KITAB-Bench: A Comprehensive Multi-Domain Benchmark for Arabic OCR and Document Understanding
Ahmed Heakl, Abdullah Sohail, Mukul Ranjan, Rania Hossam, Ghazi Ahmed, Mohamed El-Geish, Omar Maher, Zhiqiang Shen, Fahad Khan, Salman Khan
2025-02-24
Summary
This paper talks about KITAB-Bench, a new tool designed to test and improve how well AI systems can read and understand Arabic text from different types of documents.
What's the problem?
Arabic text is hard for AI to process because of its unique features, like cursive writing, right-to-left direction, and complex fonts. While English OCR (Optical Character Recognition) systems are advanced, Arabic OCR still struggles with accuracy, especially for handwritten documents, tables, and charts. This makes it difficult to extract reliable information from Arabic documents.
What's the solution?
The researchers created KITAB-Bench, a benchmark with 8,809 examples from nine main domains and 36 subdomains, covering diverse document types like handwritten text, structured tables, and business charts. They tested modern AI models like GPT-4 and Gemini against traditional OCR tools and found that modern models performed much better but still had weaknesses in tasks like converting PDFs to Markdown or recognizing complex fonts and table structures.
Why it matters?
This matters because it helps identify where Arabic OCR systems need improvement and provides a way to measure progress. By addressing these challenges, KITAB-Bench can help create better tools for processing Arabic documents, which is important for education, business, and preserving cultural heritage.
Abstract
With the growing adoption of Retrieval-Augmented Generation (RAG) in document processing, robust text recognition has become increasingly critical for knowledge extraction. While OCR (Optical Character Recognition) for English and other languages benefits from large datasets and well-established benchmarks, Arabic OCR faces unique challenges due to its cursive script, right-to-left text flow, and complex typographic and calligraphic features. We present KITAB-Bench, a comprehensive Arabic OCR benchmark that fills the gaps in current evaluation systems. Our benchmark comprises 8,809 samples across 9 major domains and 36 sub-domains, encompassing diverse document types including handwritten text, structured tables, and specialized coverage of 21 chart types for business intelligence.
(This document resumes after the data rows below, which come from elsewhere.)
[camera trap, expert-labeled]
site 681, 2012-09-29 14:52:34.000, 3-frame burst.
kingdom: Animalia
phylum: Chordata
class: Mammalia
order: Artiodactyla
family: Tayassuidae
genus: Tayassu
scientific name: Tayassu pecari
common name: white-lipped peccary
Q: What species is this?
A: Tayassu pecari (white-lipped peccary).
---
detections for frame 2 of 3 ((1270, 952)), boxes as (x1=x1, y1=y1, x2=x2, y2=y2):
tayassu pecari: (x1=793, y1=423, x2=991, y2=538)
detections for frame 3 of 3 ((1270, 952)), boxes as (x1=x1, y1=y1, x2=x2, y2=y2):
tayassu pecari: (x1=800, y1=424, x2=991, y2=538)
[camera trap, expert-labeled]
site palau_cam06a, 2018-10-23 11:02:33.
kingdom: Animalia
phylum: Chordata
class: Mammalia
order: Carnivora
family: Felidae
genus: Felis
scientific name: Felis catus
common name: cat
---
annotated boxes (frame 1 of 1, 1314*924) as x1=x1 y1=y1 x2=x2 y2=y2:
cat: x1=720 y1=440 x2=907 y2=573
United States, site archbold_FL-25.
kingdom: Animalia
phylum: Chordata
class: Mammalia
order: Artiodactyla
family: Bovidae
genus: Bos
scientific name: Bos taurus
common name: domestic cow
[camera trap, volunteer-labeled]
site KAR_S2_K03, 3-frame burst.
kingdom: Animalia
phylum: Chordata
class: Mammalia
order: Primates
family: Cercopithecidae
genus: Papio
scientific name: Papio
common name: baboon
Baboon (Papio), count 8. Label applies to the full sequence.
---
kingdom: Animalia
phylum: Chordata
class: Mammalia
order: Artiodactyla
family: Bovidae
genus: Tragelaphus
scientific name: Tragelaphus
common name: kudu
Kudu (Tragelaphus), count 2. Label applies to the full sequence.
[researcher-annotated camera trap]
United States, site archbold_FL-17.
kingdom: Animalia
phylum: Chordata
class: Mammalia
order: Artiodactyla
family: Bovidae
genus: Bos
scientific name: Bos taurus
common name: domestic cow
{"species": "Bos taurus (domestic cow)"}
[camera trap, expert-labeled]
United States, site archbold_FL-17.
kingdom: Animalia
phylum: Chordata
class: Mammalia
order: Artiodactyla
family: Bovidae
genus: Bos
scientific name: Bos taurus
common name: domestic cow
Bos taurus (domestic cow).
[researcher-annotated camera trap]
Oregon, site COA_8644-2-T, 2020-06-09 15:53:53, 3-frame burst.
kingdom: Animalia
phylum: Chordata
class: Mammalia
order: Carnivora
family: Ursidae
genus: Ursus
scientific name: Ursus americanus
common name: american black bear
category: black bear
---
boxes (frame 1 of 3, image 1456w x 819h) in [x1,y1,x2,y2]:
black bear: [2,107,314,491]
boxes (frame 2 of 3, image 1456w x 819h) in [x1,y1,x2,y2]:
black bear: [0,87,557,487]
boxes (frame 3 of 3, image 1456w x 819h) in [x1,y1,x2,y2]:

Our findings show that modern vision-language models (such as GPT-4, Gemini, and Qwen) outperform traditional OCR approaches (like EasyOCR, PaddleOCR, and Surya) by an average of 60% in Character Error Rate (CER). Furthermore, we highlight significant limitations of current Arabic OCR models, particularly in PDF-to-Markdown conversion, where the best model Gemini-2.0-Flash achieves only 65% accuracy. This underscores the challenges in accurately recognizing Arabic text, including issues with complex fonts, numeral recognition errors, word elongation, and table structure detection. This work establishes a rigorous evaluation framework that can drive improvements in Arabic document analysis methods and bridge the performance gap with English OCR technologies.